Please convert the lines of the records below into a Markdown table with the columns "No." and "Text", numbering each row and leaving out any blank lines.

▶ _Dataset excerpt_

....

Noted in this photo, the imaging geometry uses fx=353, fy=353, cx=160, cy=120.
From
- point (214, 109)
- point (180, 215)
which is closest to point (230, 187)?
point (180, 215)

....

▶ _Task response_
| No. | Text |
|---|---|
| 1 | Noted in this photo, the imaging geometry uses fx=353, fy=353, cx=160, cy=120. |
| 2 | From |
| 3 | - point (214, 109) |
| 4 | - point (180, 215) |
| 5 | which is closest to point (230, 187)? |
| 6 | point (180, 215) |